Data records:

* begin *

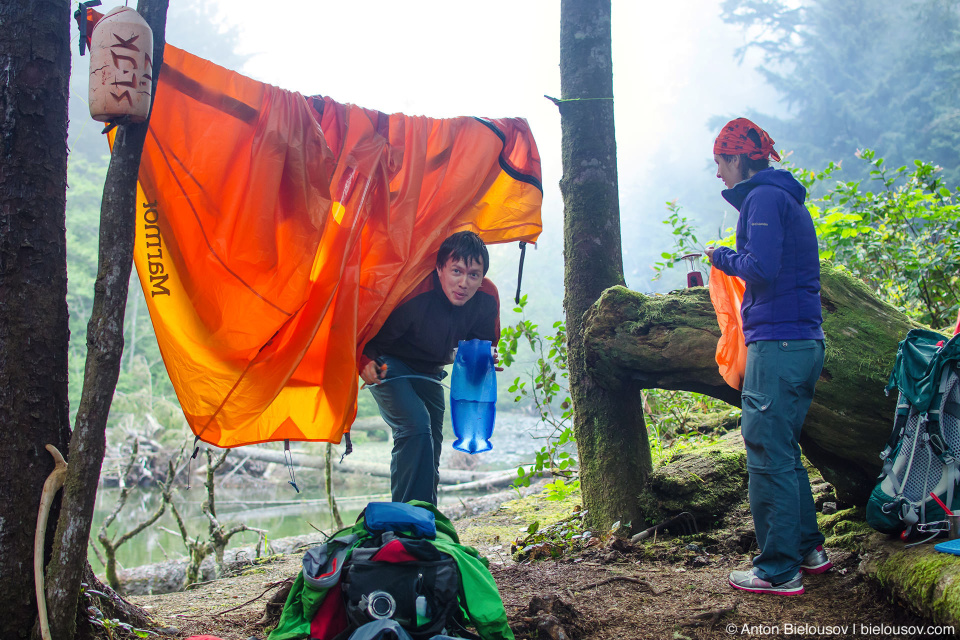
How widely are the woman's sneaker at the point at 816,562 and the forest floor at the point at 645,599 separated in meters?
0.03

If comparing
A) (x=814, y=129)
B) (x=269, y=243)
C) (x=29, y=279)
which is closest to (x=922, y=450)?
(x=269, y=243)

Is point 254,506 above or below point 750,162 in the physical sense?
below

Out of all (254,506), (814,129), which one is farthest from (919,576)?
(814,129)

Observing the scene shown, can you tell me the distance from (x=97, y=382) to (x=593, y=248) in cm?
263

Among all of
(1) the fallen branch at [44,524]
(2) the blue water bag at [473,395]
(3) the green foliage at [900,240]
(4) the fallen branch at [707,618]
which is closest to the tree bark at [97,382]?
(1) the fallen branch at [44,524]

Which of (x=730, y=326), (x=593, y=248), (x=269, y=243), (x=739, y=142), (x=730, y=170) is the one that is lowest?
(x=730, y=326)

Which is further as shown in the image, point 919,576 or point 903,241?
point 903,241

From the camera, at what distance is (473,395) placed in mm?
3059

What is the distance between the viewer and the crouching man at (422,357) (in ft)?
8.32

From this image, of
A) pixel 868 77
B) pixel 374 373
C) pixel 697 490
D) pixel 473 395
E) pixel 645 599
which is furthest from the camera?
pixel 868 77

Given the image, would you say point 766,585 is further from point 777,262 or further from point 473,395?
point 473,395

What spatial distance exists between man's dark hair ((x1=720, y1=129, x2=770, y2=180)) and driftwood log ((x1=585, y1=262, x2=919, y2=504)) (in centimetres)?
73

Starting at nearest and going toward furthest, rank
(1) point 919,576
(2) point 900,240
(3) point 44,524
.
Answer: (3) point 44,524, (1) point 919,576, (2) point 900,240

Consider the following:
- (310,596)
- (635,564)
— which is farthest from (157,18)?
(635,564)
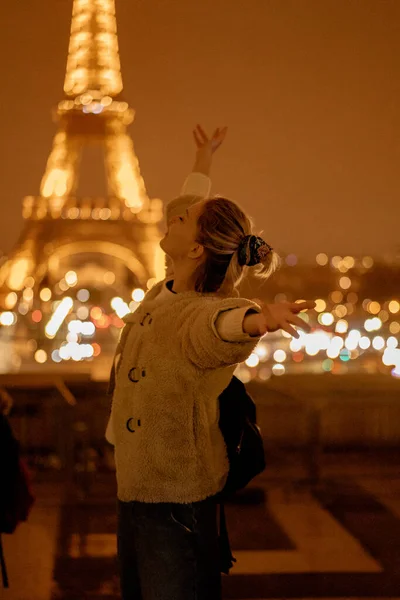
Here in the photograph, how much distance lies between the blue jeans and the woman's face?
62 cm

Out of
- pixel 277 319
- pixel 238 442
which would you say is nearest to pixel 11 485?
A: pixel 238 442

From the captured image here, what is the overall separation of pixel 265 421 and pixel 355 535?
2.24 metres

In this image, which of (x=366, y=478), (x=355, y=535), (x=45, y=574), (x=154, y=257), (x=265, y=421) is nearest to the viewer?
(x=45, y=574)

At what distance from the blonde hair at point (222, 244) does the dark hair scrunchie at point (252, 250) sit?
0.01 metres

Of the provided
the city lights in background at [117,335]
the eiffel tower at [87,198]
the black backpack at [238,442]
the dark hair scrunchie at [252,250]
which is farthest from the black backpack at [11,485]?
the eiffel tower at [87,198]

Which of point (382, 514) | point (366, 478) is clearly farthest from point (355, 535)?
point (366, 478)

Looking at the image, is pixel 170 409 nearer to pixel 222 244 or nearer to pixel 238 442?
pixel 238 442

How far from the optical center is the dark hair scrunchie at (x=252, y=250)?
232 centimetres

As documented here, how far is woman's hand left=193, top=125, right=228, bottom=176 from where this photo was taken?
324 cm

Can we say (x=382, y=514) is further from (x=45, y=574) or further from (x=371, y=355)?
(x=371, y=355)

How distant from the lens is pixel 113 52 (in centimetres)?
3556

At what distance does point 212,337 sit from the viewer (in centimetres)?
222

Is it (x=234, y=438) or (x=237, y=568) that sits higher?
(x=234, y=438)

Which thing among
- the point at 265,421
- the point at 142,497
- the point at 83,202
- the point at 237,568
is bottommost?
the point at 237,568
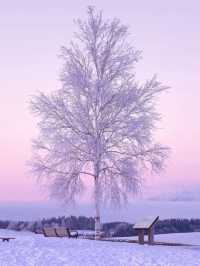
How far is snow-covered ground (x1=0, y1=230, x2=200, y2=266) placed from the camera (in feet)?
64.7

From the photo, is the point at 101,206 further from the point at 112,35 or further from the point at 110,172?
the point at 112,35

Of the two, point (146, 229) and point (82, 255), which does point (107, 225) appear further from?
point (82, 255)

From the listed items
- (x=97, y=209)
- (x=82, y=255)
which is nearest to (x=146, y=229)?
(x=97, y=209)

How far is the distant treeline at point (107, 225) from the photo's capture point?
3826 cm

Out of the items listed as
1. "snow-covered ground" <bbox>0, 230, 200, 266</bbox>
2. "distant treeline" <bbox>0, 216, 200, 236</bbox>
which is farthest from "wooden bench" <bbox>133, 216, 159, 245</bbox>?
"distant treeline" <bbox>0, 216, 200, 236</bbox>

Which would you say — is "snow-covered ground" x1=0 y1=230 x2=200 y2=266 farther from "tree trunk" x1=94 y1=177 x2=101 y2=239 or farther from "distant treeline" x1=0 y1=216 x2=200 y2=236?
"distant treeline" x1=0 y1=216 x2=200 y2=236

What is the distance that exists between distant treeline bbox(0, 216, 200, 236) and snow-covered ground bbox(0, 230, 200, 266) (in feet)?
40.6

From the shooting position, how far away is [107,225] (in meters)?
41.6

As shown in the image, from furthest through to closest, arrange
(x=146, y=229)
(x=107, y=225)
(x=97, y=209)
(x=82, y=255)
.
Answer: (x=107, y=225) → (x=97, y=209) → (x=146, y=229) → (x=82, y=255)

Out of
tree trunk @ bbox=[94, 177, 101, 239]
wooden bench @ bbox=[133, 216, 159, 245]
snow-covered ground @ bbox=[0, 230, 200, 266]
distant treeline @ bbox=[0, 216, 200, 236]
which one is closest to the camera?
snow-covered ground @ bbox=[0, 230, 200, 266]

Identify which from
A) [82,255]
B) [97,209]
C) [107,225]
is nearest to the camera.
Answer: [82,255]

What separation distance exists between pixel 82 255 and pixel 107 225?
20.2m

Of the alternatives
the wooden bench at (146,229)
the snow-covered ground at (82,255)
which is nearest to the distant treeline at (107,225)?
the wooden bench at (146,229)

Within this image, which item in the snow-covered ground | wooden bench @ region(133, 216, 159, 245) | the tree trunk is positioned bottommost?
the snow-covered ground
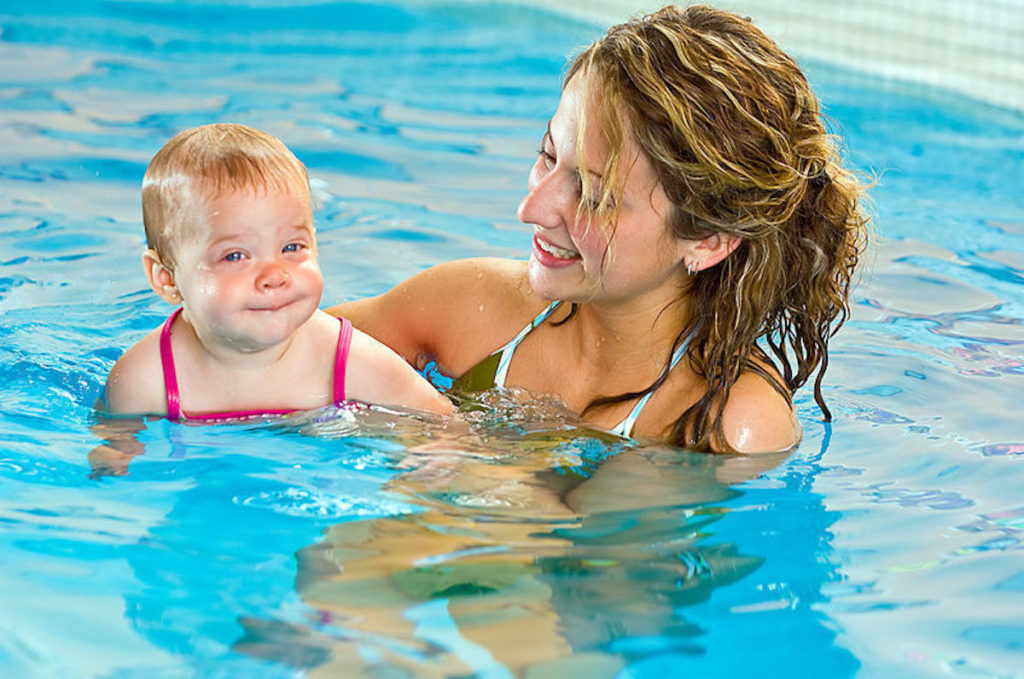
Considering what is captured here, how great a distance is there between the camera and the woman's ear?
3.38m

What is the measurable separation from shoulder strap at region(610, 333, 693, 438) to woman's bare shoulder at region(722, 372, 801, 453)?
19 cm

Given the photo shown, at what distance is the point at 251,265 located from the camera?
10.4 feet

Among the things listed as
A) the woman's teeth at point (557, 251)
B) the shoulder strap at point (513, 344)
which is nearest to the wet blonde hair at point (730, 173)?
the woman's teeth at point (557, 251)

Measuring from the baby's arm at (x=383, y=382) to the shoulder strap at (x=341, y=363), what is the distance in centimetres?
1

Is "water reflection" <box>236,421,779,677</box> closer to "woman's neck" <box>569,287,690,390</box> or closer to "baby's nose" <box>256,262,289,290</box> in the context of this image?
"woman's neck" <box>569,287,690,390</box>

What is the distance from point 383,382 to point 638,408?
26.8 inches

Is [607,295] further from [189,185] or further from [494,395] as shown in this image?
[189,185]

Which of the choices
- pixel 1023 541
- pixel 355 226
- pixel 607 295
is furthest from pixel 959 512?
pixel 355 226

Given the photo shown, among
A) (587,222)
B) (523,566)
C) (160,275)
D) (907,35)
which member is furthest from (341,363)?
(907,35)

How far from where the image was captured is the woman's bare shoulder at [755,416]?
3420mm

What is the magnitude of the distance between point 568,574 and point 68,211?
12.4 feet

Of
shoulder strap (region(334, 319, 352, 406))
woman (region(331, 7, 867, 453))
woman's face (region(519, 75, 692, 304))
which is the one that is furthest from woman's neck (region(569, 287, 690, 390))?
shoulder strap (region(334, 319, 352, 406))

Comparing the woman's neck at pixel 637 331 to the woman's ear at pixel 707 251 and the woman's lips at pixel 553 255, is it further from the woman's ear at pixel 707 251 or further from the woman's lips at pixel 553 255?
the woman's lips at pixel 553 255

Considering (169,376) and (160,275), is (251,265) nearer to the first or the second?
(160,275)
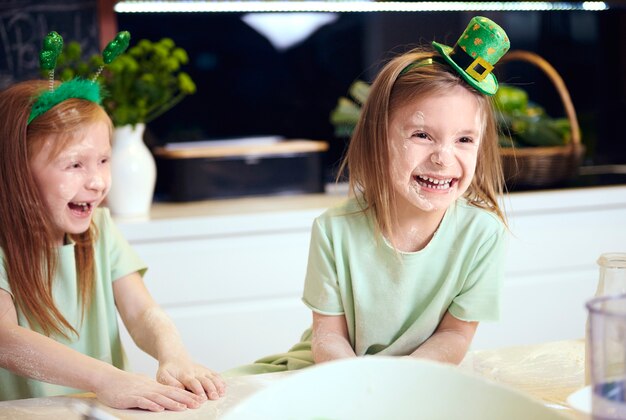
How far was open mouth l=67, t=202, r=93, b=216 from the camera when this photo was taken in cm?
123

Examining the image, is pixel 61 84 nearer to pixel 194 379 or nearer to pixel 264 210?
pixel 194 379

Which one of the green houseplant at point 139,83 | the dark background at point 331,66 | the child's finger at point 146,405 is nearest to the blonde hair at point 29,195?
the child's finger at point 146,405

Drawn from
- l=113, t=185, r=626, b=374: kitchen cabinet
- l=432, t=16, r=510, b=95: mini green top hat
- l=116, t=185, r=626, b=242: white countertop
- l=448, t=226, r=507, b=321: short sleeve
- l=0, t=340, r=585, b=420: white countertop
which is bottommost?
l=113, t=185, r=626, b=374: kitchen cabinet

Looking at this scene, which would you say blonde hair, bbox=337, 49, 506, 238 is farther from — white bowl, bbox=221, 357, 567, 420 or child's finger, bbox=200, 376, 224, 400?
white bowl, bbox=221, 357, 567, 420

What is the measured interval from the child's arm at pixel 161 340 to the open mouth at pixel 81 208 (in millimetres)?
158

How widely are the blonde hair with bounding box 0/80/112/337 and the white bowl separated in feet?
2.32

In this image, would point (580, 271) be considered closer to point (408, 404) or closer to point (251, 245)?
point (251, 245)

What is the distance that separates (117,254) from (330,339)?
402mm

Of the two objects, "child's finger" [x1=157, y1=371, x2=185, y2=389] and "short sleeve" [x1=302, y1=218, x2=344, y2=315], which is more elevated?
"short sleeve" [x1=302, y1=218, x2=344, y2=315]

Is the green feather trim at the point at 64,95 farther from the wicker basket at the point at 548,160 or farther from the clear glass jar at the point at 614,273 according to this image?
the wicker basket at the point at 548,160

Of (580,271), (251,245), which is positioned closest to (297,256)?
(251,245)

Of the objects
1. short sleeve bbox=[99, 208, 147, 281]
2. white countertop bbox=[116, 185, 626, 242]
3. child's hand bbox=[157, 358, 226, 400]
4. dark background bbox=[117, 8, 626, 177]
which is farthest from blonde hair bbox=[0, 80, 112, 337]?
dark background bbox=[117, 8, 626, 177]

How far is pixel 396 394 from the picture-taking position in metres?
0.64

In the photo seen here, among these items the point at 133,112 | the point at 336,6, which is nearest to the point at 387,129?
the point at 133,112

* end *

Begin at the line containing "What is the measured" and reproduce each line through the end of the records above.

* [Output below]
What is the measured interval from the child's arm at pixel 161 340 to the open mouth at pixel 81 208 (in millimetres)?
158

How widely are the blonde hair with bounding box 0/80/112/337 and the white bowl separated in feet?
2.32

In this image, would point (580, 271) be considered closer to point (408, 404) or closer to point (251, 245)?
point (251, 245)

What is the distance that separates (117,254) from (330,339)?
402mm

Of the two objects, "child's finger" [x1=157, y1=371, x2=185, y2=389] and "short sleeve" [x1=302, y1=218, x2=344, y2=315], which is more elevated?
"short sleeve" [x1=302, y1=218, x2=344, y2=315]

Is the green feather trim at the point at 64,95 farther from the wicker basket at the point at 548,160 or farther from the clear glass jar at the point at 614,273 according to this image?
the wicker basket at the point at 548,160

Of (580,271), (251,245), which is positioned closest to (297,256)?
(251,245)

Of the objects
1. short sleeve bbox=[99, 208, 147, 281]
2. white countertop bbox=[116, 185, 626, 242]
3. child's hand bbox=[157, 358, 226, 400]
4. dark background bbox=[117, 8, 626, 177]
which is farthest from blonde hair bbox=[0, 80, 112, 337]?
dark background bbox=[117, 8, 626, 177]

How far is pixel 396 394 from the picture-taking position in metres?
0.64

In the photo seen here, among these items the point at 133,112 | the point at 336,6, which is nearest to the point at 387,129?
the point at 133,112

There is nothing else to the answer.